Paroles: Yves Jamait.
Musique: Yves Jamait, Marc Descloitres, François Cogné, Hervé Faisandaz  
2006  "Le coquelicot"



  Combien faut-il de temps pour accepter le sort ?
  Combien faut-il de bières pour inhiber sa peur ?
  Combien faut-il de pleurs pour pouvoir rire encore,
  Du fait d'être vivant en attendant la mort ?

  R. C'est pas moi qui suis aigri, c'est la vie qu'est mortelle,
  Qui te sort de ton nid et te rogne les ailes.
  C'est pas moi qui suis aigri, c'est la vie qu'est mortelle.

  Combien faut-il de jours pour accepter la nuit ?
  Combien faut-il de cuites pour vaincre l'insomnie ?
  Est-ce vraiment le vin ou la vie qui m'écoeure
  Quand elle choisit ton heure alors que je vomis ?
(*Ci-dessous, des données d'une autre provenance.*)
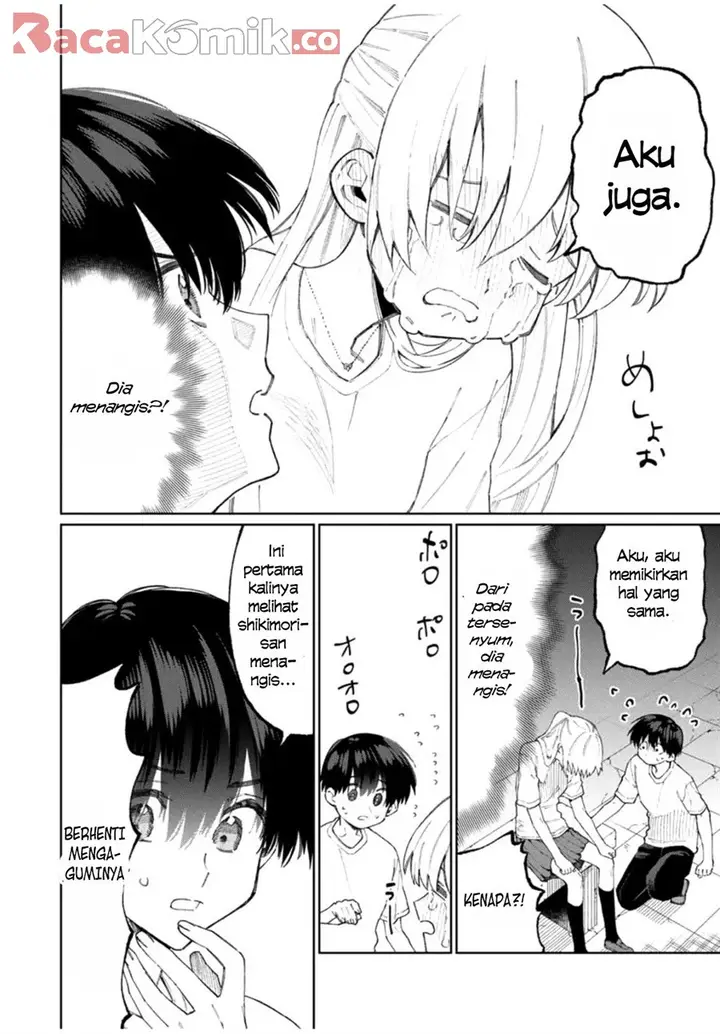 image-komik-that-girl-is-not-just-cute-chapter-44-12/17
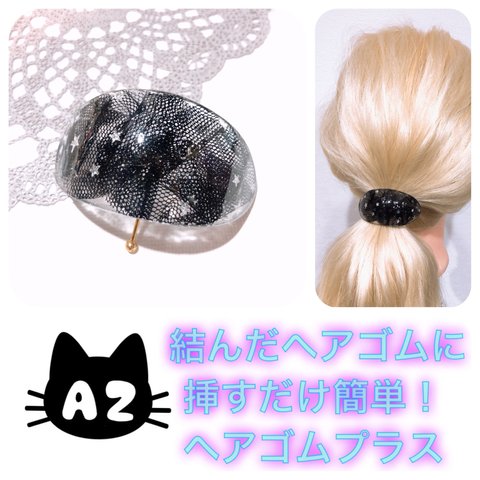 オーバル大 ヘアゴムプラス＊レースブラック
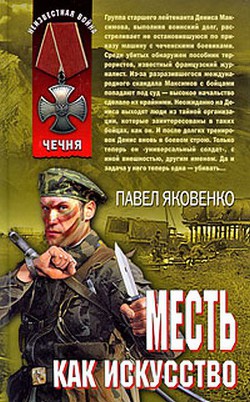 Месть как искусство — Яковенко Павел Владимирович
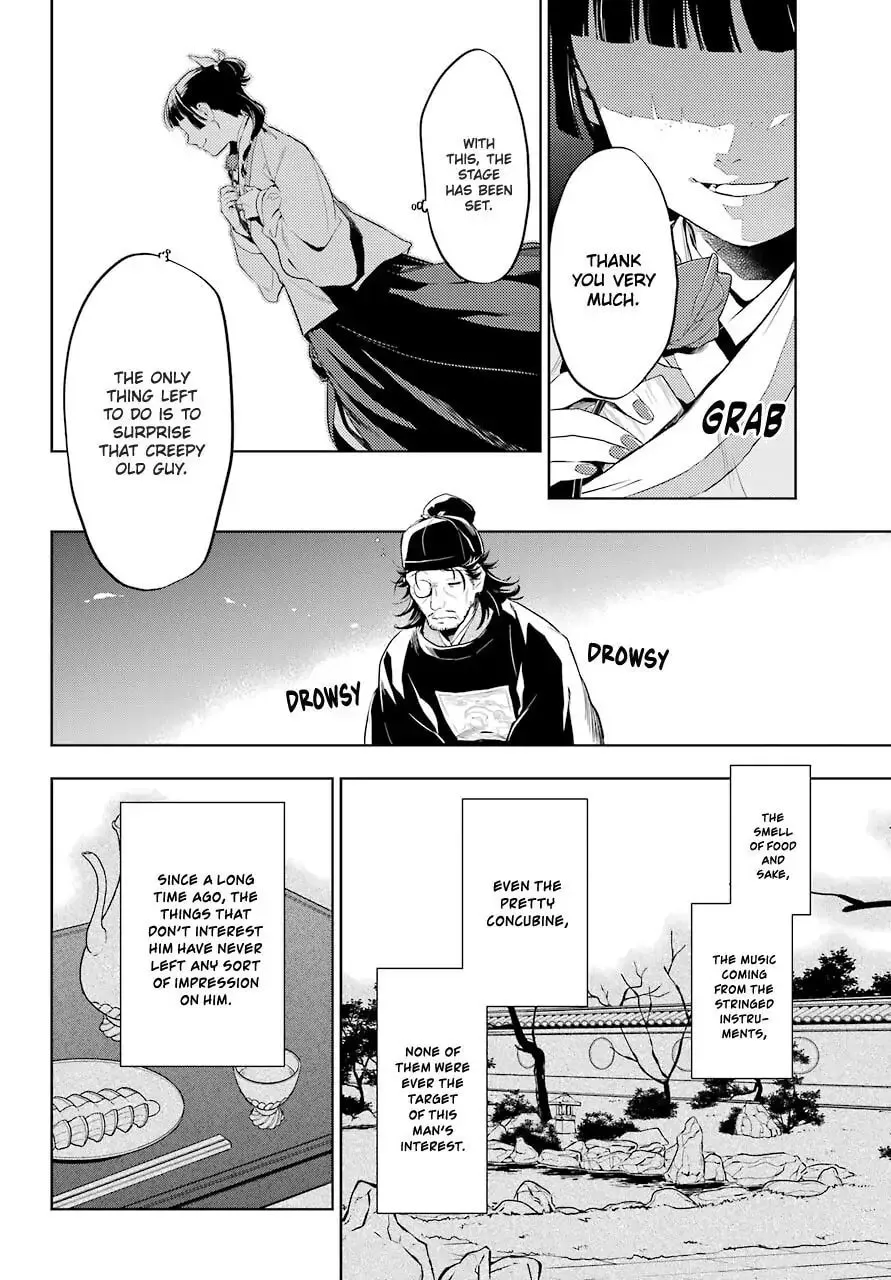 The Apothecary Diaries — Chapter 36.2 — Page 13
  R. C'est pas moi qui suis aigri, c'est la vie qu'est mortelle,
  Qui te sort de ton nid et te rogne les ailes.
  C'est pas moi qui suis aigri, c'est la vie qu'est mortelle.
  Allez, tournez, allez valsez...


  Faut-il être inconscient pour garder la raison,
  Quand de ceux qu'on aimait on écoute l'oraison,
  Que ruissellent à nos yeux les larmes du malheur,
  Serre-moi contre ton coeur, j'ai besoin d'illusion.

R. (à Gégène)
C'est pas moi qui suis aigri, c'est la vie qu'est mortelle,
Qui te sort de ton nid et te rogne les ailes.
C'est pas moi qui suis aigri, c'est la vie qu'est mortelle.
C'est pas moi qui suis aigri, c'est la vie qu'est mortelle.